Thermal power station
- Primary fuel: Coal-fired

Power generation
- Nameplate capacity: 300 MW (400,000 hp)

= Kammwamba Thermal Power Station =

Proposed power plant in Malawi

The Khammwamba Thermal Power Station, also Khammwamba Power Station, is a proposed coal-fired power plant in Malawi, with planned installed capacity of 300 MW.

==Location==
The power station would be located in the Kammwamba area in the town of Zalewa, in Neno District, in the Southern Region of Malawi, approximately 60 km, by road, north-west of the city of Blantyre.

==Overview and history==
As of November 2016, Malawi had installed a capacity of 351 megawatts of electric power generation. Peak demand stood at 350 megawatts, leaving very little room for flexibility. This has exposed the Malawi grid to recurrent, crippling load shedding. It has also starved big industrial and manufacturing projects, especially in the areas of mining and processing, slowing national development and job creation.

As far back as 2013, the government of Malawi began engaging the China Gezhouba Group Company (CGGC), to design, build and operate a coal-fired electricity-generation power plant at Kammwamba, in Southern Malawi. The money needed for construction would be borrowed from the Export–Import Bank of China. At that time, it was expected that the coal would be sourced within Malawi, where coal reserves are estimated at 22,000,000,000 tons. In January 2014, the cost of the project was valued at US$295 million.

In May 2014, plans to build this power station were concretized. The new plans called for starting with a 300-megawatt development, expandable in the future to 1,000 megawatts. The primary source of the coal to fire the power station was identified as the Moatize coalfields in neighboring Mozambique.

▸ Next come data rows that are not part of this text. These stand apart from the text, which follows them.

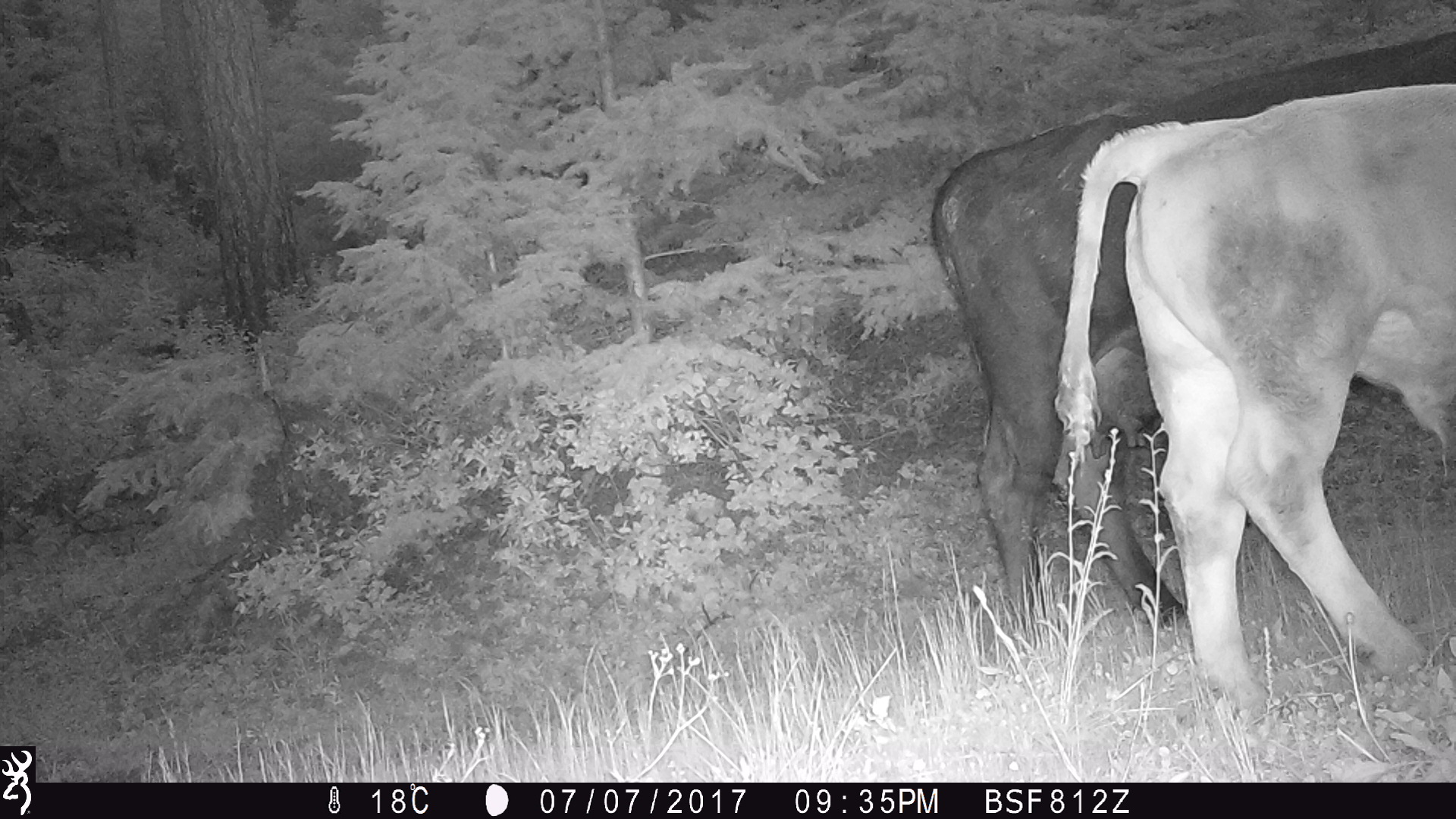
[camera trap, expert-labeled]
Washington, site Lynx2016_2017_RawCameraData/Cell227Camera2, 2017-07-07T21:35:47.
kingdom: Animalia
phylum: Chordata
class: Mammalia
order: Artiodactyla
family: Bovidae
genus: Bos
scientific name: Bos taurus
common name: domestic cattle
Domestic cattle (Bos taurus). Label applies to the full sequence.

The imported coal would be hauled to the site via the nearby railway line.

The power generated at this station, would be relayed to a 400kV substation at Phombeya, in Balaka District, where it would be integrated into the Malawian national electricity grid.

==Ownership and financing==
In September 2017, The Nation reported that the government of Malawi would own 85 percent of the power station, while CGGC of China would own 15 percent of the power station. Vale Logistics of Brazil would provide the coal needed, over a 30-year contract period. The challenge at that time was that the agreements called for the government to put down US$104 million in "commitment money". However, the government had only US$12.4 million available, and had requested to pay the balance in installments. Construction was expected to start in November 2018, with commissioning of the 300 megawatts plant expected in 2022.